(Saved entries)
+ + + +

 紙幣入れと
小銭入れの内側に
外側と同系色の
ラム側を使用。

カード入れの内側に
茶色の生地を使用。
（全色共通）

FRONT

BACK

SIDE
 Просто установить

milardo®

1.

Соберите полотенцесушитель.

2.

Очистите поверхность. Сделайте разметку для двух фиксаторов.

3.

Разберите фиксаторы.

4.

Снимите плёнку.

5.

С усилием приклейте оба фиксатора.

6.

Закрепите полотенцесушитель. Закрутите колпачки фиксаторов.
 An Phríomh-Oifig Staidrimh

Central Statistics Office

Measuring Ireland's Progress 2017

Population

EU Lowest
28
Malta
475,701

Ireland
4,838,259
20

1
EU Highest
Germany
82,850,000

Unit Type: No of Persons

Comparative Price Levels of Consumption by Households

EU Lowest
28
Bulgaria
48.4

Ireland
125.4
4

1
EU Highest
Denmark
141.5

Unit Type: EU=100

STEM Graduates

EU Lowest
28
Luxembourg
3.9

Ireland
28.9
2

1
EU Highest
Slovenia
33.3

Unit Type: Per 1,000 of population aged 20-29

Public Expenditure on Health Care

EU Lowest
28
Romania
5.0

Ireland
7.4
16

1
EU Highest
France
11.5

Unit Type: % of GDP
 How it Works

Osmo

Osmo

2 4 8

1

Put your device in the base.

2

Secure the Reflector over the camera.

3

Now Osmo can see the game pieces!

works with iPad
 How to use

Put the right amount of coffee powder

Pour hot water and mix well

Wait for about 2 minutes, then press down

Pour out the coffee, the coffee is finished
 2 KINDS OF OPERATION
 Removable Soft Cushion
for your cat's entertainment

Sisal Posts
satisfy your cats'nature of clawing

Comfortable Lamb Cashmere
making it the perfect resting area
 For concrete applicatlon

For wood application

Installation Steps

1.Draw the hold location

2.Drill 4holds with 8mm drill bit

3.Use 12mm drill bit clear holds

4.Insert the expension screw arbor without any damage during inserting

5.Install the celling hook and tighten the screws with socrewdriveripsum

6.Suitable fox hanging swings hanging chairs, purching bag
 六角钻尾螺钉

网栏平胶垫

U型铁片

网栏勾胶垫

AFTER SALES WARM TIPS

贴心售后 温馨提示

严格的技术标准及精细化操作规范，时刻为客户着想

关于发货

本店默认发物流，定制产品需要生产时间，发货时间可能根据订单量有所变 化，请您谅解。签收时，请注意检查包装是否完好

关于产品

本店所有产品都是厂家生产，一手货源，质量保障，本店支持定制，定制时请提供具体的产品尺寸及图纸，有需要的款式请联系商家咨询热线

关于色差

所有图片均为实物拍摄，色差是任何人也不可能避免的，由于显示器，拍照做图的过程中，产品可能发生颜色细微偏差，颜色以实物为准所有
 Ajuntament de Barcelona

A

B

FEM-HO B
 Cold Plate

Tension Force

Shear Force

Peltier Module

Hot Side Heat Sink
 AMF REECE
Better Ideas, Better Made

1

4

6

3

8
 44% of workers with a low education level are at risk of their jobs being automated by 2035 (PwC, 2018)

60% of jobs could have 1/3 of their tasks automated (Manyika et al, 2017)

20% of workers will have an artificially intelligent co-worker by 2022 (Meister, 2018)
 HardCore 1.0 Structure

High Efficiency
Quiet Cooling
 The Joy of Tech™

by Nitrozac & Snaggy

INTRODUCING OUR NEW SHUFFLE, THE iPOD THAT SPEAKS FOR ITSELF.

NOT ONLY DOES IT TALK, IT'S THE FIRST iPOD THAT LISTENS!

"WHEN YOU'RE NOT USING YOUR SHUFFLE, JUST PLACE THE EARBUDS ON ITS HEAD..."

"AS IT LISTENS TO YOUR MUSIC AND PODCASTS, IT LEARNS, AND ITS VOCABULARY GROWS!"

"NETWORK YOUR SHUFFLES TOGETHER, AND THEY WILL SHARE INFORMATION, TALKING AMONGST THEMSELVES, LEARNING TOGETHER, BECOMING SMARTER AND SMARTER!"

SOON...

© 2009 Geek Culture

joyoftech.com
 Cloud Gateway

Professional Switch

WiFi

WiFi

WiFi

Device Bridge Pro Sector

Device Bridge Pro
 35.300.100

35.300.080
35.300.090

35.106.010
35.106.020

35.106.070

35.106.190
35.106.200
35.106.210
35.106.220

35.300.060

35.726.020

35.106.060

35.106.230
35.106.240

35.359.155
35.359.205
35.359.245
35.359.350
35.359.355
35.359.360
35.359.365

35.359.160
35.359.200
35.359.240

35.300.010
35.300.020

+ + + +

What you should do:
Show the data once more, exactly as it was written.

Task response:
 紙幣入れと
小銭入れの内側に
外側と同系色の
ラム側を使用。

カード入れの内側に
茶色の生地を使用。
（全色共通）

FRONT

BACK

SIDE
 Просто установить

milardo®

1.

Соберите полотенцесушитель.

2.

Очистите поверхность. Сделайте разметку для двух фиксаторов.

3.

Разберите фиксаторы.

4.

Снимите плёнку.

5.

С усилием приклейте оба фиксатора.

6.

Закрепите полотенцесушитель. Закрутите колпачки фиксаторов.
 An Phríomh-Oifig Staidrimh

Central Statistics Office

Measuring Ireland's Progress 2017

Population

EU Lowest
28
Malta
475,701

Ireland
4,838,259
20

1
EU Highest
Germany
82,850,000

Unit Type: No of Persons

Comparative Price Levels of Consumption by Households

EU Lowest
28
Bulgaria
48.4

Ireland
125.4
4

1
EU Highest
Denmark
141.5

Unit Type: EU=100

STEM Graduates

EU Lowest
28
Luxembourg
3.9

Ireland
28.9
2

1
EU Highest
Slovenia
33.3

Unit Type: Per 1,000 of population aged 20-29

Public Expenditure on Health Care

EU Lowest
28
Romania
5.0

Ireland
7.4
16

1
EU Highest
France
11.5

Unit Type: % of GDP
 How it Works

Osmo

Osmo

2 4 8

1

Put your device in the base.

2

Secure the Reflector over the camera.

3

Now Osmo can see the game pieces!

works with iPad
 How to use

Put the right amount of coffee powder

Pour hot water and mix well

Wait for about 2 minutes, then press down

Pour out the coffee, the coffee is finished
 2 KINDS OF OPERATION
 Removable Soft Cushion
for your cat's entertainment

Sisal Posts
satisfy your cats'nature of clawing

Comfortable Lamb Cashmere
making it the perfect resting area
 For concrete applicatlon

For wood application

Installation Steps

1.Draw the hold location

2.Drill 4holds with 8mm drill bit

3.Use 12mm drill bit clear holds

4.Insert the expension screw arbor without any damage during inserting

5.Install the celling hook and tighten the screws with socrewdriveripsum

6.Suitable fox hanging swings hanging chairs, purching bag
 六角钻尾螺钉

网栏平胶垫

U型铁片

网栏勾胶垫

AFTER SALES WARM TIPS

贴心售后 温馨提示

严格的技术标准及精细化操作规范，时刻为客户着想

关于发货

本店默认发物流，定制产品需要生产时间，发货时间可能根据订单量有所变 化，请您谅解。签收时，请注意检查包装是否完好

关于产品

本店所有产品都是厂家生产，一手货源，质量保障，本店支持定制，定制时请提供具体的产品尺寸及图纸，有需要的款式请联系商家咨询热线

关于色差

所有图片均为实物拍摄，色差是任何人也不可能避免的，由于显示器，拍照做图的过程中，产品可能发生颜色细微偏差，颜色以实物为准所有
 Ajuntament de Barcelona

A

B

FEM-HO B
 Cold Plate

Tension Force

Shear Force

Peltier Module

Hot Side Heat Sink
 AMF REECE
Better Ideas, Better Made

1

4

6

3

8
 44% of workers with a low education level are at risk of their jobs being automated by 2035 (PwC, 2018)

60% of jobs could have 1/3 of their tasks automated (Manyika et al, 2017)

20% of workers will have an artificially intelligent co-worker by 2022 (Meister, 2018)
 HardCore 1.0 Structure

High Efficiency
Quiet Cooling
 The Joy of Tech™

by Nitrozac & Snaggy

INTRODUCING OUR NEW SHUFFLE, THE iPOD THAT SPEAKS FOR ITSELF.

NOT ONLY DOES IT TALK, IT'S THE FIRST iPOD THAT LISTENS!

"WHEN YOU'RE NOT USING YOUR SHUFFLE, JUST PLACE THE EARBUDS ON ITS HEAD..."

"AS IT LISTENS TO YOUR MUSIC AND PODCASTS, IT LEARNS, AND ITS VOCABULARY GROWS!"

"NETWORK YOUR SHUFFLES TOGETHER, AND THEY WILL SHARE INFORMATION, TALKING AMONGST THEMSELVES, LEARNING TOGETHER, BECOMING SMARTER AND SMARTER!"

SOON...

© 2009 Geek Culture

joyoftech.com
 Cloud Gateway

Professional Switch

WiFi

WiFi

WiFi

Device Bridge Pro Sector

Device Bridge Pro
 35.300.100

35.300.080
35.300.090

35.106.010
35.106.020

35.106.070

35.106.190
35.106.200
35.106.210
35.106.220

35.300.060

35.726.020

35.106.060

35.106.230
35.106.240

35.359.155
35.359.205
35.359.245
35.359.350
35.359.355
35.359.360
35.359.365

35.359.160
35.359.200
35.359.240

35.300.010
35.300.020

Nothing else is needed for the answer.